[Spatial reasoning dataset excerpts]
+===+

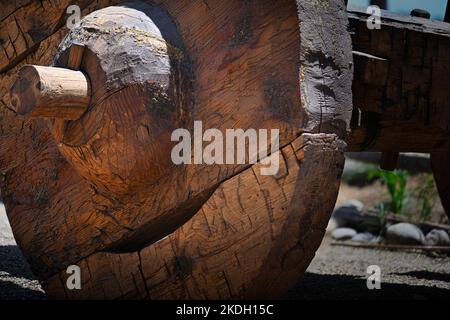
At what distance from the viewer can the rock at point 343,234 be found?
23.3 feet

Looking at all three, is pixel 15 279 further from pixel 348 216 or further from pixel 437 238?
pixel 348 216

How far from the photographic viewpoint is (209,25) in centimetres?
246

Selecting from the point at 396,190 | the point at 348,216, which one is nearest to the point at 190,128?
the point at 348,216

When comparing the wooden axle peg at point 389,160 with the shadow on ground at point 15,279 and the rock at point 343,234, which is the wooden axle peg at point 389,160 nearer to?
the shadow on ground at point 15,279

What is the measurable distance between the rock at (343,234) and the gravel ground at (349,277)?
1.18 m

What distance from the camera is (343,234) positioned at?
280 inches

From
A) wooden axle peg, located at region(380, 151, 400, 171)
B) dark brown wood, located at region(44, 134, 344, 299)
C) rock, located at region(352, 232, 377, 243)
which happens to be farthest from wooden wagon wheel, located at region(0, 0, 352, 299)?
rock, located at region(352, 232, 377, 243)

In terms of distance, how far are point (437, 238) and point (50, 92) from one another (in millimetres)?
4842

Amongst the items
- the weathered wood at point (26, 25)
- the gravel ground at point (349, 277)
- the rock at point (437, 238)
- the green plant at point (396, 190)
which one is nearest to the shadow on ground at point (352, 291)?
the gravel ground at point (349, 277)

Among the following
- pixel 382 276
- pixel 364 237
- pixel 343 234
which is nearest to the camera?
pixel 382 276

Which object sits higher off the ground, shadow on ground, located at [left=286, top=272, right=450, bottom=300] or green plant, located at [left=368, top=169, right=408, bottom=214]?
shadow on ground, located at [left=286, top=272, right=450, bottom=300]

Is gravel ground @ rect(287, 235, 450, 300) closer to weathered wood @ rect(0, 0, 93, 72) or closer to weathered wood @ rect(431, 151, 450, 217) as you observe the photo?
weathered wood @ rect(431, 151, 450, 217)

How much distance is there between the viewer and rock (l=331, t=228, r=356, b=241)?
7.09 metres

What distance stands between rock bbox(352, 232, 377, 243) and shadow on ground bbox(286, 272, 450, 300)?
2.72 meters
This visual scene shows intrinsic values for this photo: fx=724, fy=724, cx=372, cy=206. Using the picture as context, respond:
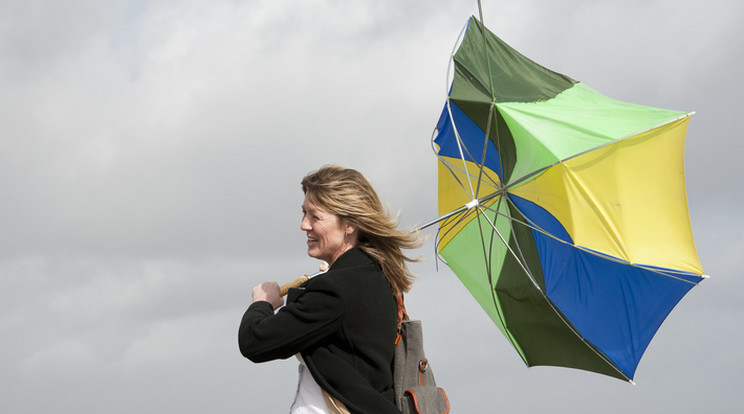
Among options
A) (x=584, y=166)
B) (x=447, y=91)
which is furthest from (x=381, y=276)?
(x=447, y=91)

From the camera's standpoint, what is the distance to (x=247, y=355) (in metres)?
3.45

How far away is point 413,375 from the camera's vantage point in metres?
3.87

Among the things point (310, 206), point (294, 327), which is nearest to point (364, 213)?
point (310, 206)

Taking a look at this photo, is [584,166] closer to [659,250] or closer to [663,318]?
[659,250]

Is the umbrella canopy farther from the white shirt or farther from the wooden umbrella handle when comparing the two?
the white shirt

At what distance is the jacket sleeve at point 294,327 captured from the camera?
3.40m

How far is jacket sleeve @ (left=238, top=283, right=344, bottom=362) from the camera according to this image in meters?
3.40

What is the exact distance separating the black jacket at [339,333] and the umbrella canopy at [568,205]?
200 centimetres

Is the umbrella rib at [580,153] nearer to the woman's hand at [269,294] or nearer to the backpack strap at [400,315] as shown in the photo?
the backpack strap at [400,315]

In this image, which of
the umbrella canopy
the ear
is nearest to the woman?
the ear

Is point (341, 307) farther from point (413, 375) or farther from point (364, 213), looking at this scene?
point (413, 375)

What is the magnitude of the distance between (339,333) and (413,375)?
587 millimetres

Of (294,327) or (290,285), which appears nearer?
(294,327)

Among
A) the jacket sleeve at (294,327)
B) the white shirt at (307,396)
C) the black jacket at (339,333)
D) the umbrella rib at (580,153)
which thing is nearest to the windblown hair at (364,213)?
the black jacket at (339,333)
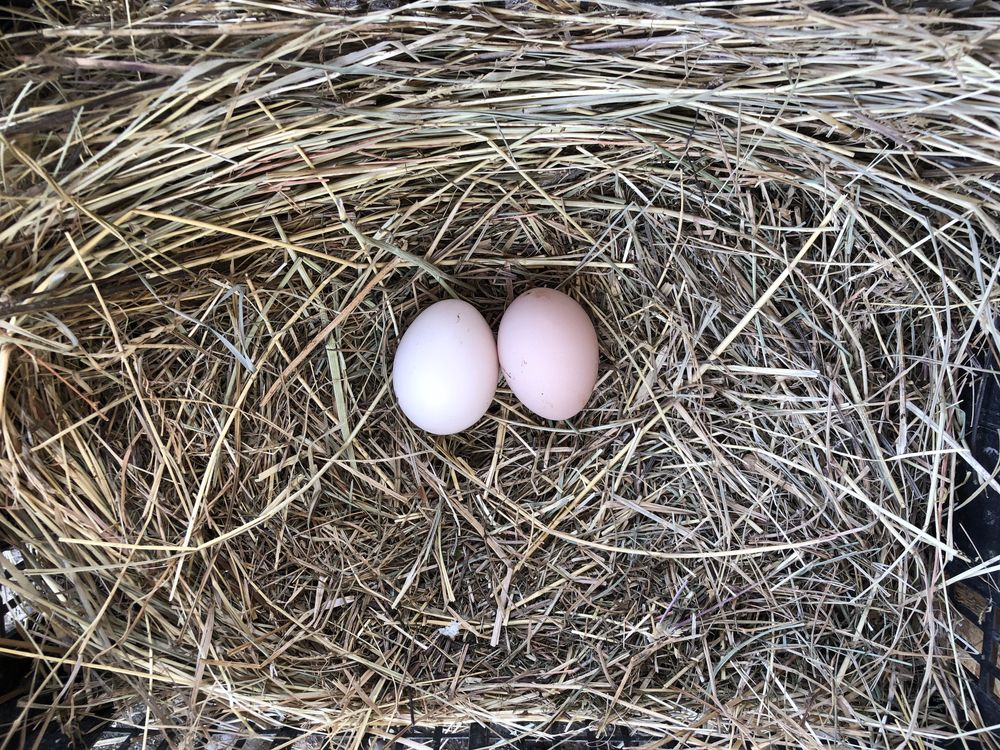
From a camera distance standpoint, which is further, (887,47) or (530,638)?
(530,638)

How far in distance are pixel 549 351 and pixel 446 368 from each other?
184mm

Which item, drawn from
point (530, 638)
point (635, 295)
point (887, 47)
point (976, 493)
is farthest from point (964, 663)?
point (887, 47)

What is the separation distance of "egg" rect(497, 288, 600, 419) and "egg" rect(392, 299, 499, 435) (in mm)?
52

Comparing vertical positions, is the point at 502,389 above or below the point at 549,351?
below

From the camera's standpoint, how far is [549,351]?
3.72 ft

+===+

Do not copy pictures. Restate exactly the lines from the one containing "How far away" through the last line of the records.

▶ **WORKED ANSWER**
How far away is point 413,375 from the camera's vantage point in metres?
3.87

Among the things point (310, 206), point (294, 327), which is nearest to point (364, 213)?
point (310, 206)

Taking a look at this photo, is [584,166] closer to [659,250] or closer to [663,318]?
[659,250]

Is the umbrella canopy farther from the white shirt or farther from the wooden umbrella handle when comparing the two?
the white shirt

At what distance is the jacket sleeve at point 294,327 captured from the camera?
3.40m

How far is jacket sleeve @ (left=238, top=283, right=344, bottom=362) from the camera according to this image in meters?
3.40

What is the exact distance separating the black jacket at [339,333] and the umbrella canopy at [568,205]?
200 centimetres

Is the umbrella rib at [580,153] nearer to the woman's hand at [269,294] or nearer to the backpack strap at [400,315] as shown in the photo?
the backpack strap at [400,315]

In this image, which of
the umbrella canopy
the ear
is nearest to the woman?
the ear

Is point (341, 307) farther from point (413, 375) or farther from point (364, 213), looking at this scene?
point (413, 375)

What is the magnitude of the distance between (339,333) and (413,375)?
587 millimetres

Of (294,327) or (290,285), which appears nearer?
(294,327)

Among
A) the jacket sleeve at (294,327)
B) the white shirt at (307,396)
C) the black jacket at (339,333)
D) the umbrella rib at (580,153)
which thing is nearest to the windblown hair at (364,213)?
the black jacket at (339,333)
From a camera distance standpoint, which is further, (887,47) or (530,638)?
(530,638)

How far in distance are pixel 549 351 and pixel 446 368 from each other?
184mm

Which item, drawn from
point (530, 638)
point (635, 295)
point (887, 47)
point (976, 493)
is farthest from point (964, 663)?
point (887, 47)

What is the separation distance of "egg" rect(497, 288, 600, 419) and "egg" rect(392, 299, 499, 435) (in mm)?
52

Comparing vertical positions, is the point at 502,389 above or below the point at 549,351?
below

From the camera's standpoint, how far is [549,351]?
3.72 ft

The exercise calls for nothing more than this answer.